### TASKS TO PERFORM
A – Please list every Coq library that the thread on Coq axioms mentions by name.
B – Transcribe the part of the thread on Coq axioms that opens with the words containing "Even if you" and closes with "used for recursion.".

A famous of axiom-free library is the math-comp library https:// github.com/math-comp/math-comp, where booleans are used to represent decidable properties instead. And yet, this library is mostly designed to do maths.

On the other hand, there are examples of libraries choosing to adopt classical axioms and to assume them. The best example is Arthur Charguéraud’s TLC library https://gitlab.inria.fr/charguer/tlc which uses quite strong classical axioms (including the axiom of indefinite description, which is also something that can usually be found in HOL theorem provers). Another (heavily relied on) example is the Reals library in Coq’s standard library. It was recently suggested to split the axioms of the Reals library in two parts: constructive and classical layers. I personally regret that Coq doesn’t have a sort of interface files + virtual library mechanism, i.e. the file containing the Reals axioms could be “instantiated”, if the user wants to, by an actual implementation and proofs of these axioms.

The axiom of functional extensionality is I think one of the most easily admitted axiom. It is a consequence of many others, including the axiom of univalence.

I share this confusion around people avoiding axioms. Thanks for the explanation @Zimmi48; I actually didn’t know those axioms were inconsistent.

In my own work I use functional extensionality and proof irrelevance without thinking too much of it, but for some reason I avoid excluded middle (for which I have no justification; I’ve just gotten used to thinking intuitionistically). I’m not doing theoretical work but building systems, and it seems silly to get lost in the details of axioms when the TCB includes our specifications, which are much less trustworthy than Coq or its foundations.

Even if you do buy into minimizing the TCB, you’re relying on the soundness of Coq, and it can become unsound because of software bugs as much as due to problems in the theory. What I don’t see people talking about is the set of features of Coq they use, even though experimental and less-well-tested features are less likely to be sound than simpler, older, well-tested ones. For example, universe polymorphism and vm_compute have had soundness issues in the past, and newer features like native compute, primitive projections, and probably a number of options you can set are all candidates for undiscovered soundness issues (I think there was actually a soundness bug in primitive projections at one point). The termination checker is also complicated, so you might worry about the set of types used for recursion.

### DATA SUPPLIED

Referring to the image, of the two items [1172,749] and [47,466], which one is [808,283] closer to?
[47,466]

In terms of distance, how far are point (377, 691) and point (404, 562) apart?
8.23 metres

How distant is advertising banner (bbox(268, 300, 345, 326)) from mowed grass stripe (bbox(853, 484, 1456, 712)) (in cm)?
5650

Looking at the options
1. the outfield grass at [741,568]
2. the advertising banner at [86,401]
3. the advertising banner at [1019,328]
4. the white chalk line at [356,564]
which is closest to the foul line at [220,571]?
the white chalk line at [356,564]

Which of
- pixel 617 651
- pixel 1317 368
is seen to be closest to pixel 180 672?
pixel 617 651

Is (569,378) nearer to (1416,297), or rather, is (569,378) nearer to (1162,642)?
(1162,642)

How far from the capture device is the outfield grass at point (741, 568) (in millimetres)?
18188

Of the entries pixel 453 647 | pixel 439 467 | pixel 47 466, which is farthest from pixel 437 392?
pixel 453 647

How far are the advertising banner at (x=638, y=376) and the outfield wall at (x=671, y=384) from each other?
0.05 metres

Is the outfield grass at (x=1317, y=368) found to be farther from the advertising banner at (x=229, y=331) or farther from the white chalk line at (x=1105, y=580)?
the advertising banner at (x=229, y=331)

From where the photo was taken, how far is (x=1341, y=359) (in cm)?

---

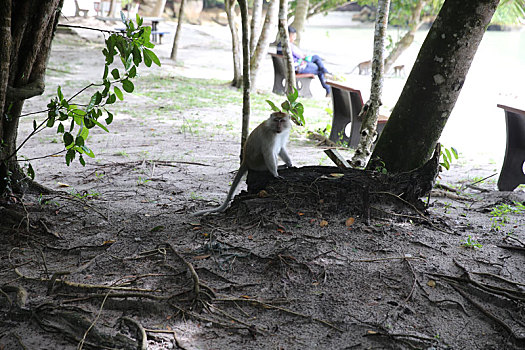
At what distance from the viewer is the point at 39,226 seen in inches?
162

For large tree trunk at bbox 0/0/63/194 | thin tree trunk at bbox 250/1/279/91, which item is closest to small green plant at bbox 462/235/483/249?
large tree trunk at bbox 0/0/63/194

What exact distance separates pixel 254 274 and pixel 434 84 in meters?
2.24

### RESPONSES FOR EACH TASK
A –
- math-comp library
- TLC library
- Reals library

B –
Even if you do buy into minimizing the TCB, you’re relying on the soundness of Coq, and it can become unsound because of software bugs as much as due to problems in the theory. What I don’t see people talking about is the set of features of Coq they use, even though experimental and less-well-tested features are less likely to be sound than simpler, older, well-tested ones. For example, universe polymorphism and vm_compute have had soundness issues in the past, and newer features like native compute, primitive projections, and probably a number of options you can set are all candidates for undiscovered soundness issues (I think there was actually a soundness bug in primitive projections at one point). The termination checker is also complicated, so you might worry about the set of types used for recursion.